------ 阅读材料 ------

想要从一个节点获取他的子节点，获取左子节点就是 pos = 2 * i + 1 ，右子节点就是 pos = 2 * i + 2，那我们获取父节点，就是 pos = (i + 1) / 2 - 1

关于为什么获取父节点是 pos = (i + 1) / 2 - 1 而不是 pos = (i - 1) / 2?
首先我们知道的是，C/C++中的除法是向下取整的，所以不论是，当 i为奇数时，(i+1)/2后多 1(后面减一就平衡了)，还是当 i为偶数时，(i+1)/2 - 1和 (i-1)/2是相等的。
这两个算式的主要差别在计算根节点时的结果不同，也就是当 i = 0时，((i+1)/2 - 1) = -1和 ((i-1)/2) = 0的计算结果不同。

heap_up(), heap_down()

------ 所给条目 ------

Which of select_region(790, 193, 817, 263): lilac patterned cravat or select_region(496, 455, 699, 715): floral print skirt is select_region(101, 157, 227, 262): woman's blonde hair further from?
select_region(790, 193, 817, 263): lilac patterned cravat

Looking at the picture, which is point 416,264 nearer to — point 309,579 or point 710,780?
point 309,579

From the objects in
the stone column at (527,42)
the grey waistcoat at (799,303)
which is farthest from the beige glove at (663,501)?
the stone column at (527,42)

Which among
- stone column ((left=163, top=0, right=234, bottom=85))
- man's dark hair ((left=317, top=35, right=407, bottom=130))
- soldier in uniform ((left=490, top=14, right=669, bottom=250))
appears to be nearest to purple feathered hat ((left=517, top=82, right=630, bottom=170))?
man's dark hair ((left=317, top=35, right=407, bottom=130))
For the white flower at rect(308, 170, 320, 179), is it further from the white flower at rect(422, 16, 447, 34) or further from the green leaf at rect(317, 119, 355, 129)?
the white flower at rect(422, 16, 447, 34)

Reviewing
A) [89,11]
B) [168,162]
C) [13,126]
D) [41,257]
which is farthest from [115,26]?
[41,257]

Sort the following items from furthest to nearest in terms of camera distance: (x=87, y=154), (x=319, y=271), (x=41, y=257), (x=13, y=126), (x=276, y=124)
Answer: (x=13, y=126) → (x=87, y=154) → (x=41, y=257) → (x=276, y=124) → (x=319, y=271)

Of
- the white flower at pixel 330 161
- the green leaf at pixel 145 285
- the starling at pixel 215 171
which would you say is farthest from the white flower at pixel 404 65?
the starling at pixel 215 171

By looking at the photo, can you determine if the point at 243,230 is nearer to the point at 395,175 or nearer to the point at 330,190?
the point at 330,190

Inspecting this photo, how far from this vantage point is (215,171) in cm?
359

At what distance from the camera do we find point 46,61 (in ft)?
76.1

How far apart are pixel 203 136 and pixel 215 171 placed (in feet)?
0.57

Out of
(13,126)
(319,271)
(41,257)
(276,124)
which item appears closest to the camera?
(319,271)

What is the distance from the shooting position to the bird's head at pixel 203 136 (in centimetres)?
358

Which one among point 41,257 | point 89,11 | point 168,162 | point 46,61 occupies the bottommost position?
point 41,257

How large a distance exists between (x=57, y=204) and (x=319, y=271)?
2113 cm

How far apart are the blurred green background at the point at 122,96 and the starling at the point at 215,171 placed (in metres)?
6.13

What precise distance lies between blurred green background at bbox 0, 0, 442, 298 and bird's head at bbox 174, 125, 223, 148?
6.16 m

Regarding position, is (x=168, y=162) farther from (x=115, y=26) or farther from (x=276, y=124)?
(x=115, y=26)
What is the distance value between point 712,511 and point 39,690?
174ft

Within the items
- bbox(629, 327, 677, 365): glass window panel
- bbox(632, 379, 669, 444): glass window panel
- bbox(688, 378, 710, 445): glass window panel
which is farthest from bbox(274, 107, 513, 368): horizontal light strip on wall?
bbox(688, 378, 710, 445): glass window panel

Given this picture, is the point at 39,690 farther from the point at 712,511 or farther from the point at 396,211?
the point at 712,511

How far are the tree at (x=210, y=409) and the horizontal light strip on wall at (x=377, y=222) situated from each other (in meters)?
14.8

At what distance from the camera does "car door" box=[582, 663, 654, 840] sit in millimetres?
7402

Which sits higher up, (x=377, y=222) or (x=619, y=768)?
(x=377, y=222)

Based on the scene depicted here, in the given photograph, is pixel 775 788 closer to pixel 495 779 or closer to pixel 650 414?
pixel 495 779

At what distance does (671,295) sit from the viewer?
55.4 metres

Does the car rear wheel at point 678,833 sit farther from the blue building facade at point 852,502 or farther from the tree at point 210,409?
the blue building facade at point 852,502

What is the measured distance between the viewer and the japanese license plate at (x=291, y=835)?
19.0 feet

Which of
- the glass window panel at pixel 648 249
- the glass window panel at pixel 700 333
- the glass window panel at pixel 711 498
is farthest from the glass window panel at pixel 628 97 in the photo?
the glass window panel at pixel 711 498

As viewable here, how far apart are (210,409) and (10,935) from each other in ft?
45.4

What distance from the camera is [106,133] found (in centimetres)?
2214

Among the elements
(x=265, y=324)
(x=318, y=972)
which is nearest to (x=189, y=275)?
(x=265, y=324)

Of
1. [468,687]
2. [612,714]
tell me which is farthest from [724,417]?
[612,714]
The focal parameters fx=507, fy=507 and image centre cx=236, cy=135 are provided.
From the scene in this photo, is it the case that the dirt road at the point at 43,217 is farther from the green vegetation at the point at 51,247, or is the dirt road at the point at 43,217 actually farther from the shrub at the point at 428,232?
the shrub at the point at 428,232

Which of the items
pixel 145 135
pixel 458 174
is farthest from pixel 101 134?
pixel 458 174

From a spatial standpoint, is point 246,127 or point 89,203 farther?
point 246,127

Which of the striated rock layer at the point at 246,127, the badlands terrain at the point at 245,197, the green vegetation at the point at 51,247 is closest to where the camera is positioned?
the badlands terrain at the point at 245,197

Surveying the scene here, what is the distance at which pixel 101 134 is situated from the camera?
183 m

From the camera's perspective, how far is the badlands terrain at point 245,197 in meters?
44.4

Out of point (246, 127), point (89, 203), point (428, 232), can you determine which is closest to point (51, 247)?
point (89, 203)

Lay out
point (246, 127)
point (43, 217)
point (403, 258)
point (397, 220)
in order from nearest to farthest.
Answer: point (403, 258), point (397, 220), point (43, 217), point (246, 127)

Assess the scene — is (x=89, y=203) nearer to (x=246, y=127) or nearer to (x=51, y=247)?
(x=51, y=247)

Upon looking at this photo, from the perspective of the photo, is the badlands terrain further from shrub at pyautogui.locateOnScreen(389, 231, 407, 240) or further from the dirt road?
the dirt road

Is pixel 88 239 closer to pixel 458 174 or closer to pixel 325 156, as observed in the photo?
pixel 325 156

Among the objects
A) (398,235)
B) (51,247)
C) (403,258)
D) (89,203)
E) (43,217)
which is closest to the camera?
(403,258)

------

• _必做任务_:
**1.** 根据阅读材料回答：
(a) 获取左子节点的位置公式是什么？
(b) C/C++中的除法是怎样取整的？
(c) 当 i = 0 时，(i-1)/2 的计算结果是多少？
**2.** 请把阅读材料中从“首先我们知道的是，C/C++中的除法是向下取整的，所以不论是，当 i为奇数时，(i+1)/2后多 1(后面减一就平衡了)，还是当”到“heap_up(), heap_down()”这一段照原样抄写出来。
**3.** 找出阅读材料中所有以“pos =”开头的不同算式，重复出现的只写一次。
上述条目在作答时用不到。

• _最终答案_:
**1.**
(a) pos = 2 * i + 1
(b) 向下取整。
(c) 0

**2.**
首先我们知道的是，C/C++中的除法是向下取整的，所以不论是，当 i为奇数时，(i+1)/2后多 1(后面减一就平衡了)，还是当 i为偶数时，(i+1)/2 - 1和 (i-1)/2是相等的。
这两个算式的主要差别在计算根节点时的结果不同，也就是当 i = 0时，((i+1)/2 - 1) = -1和 ((i-1)/2) = 0的计算结果不同。

heap_up(), heap_down()

**3.**
pos = 2 * i + 1
pos = 2 * i + 2
pos = (i + 1) / 2 - 1
pos = (i - 1) / 2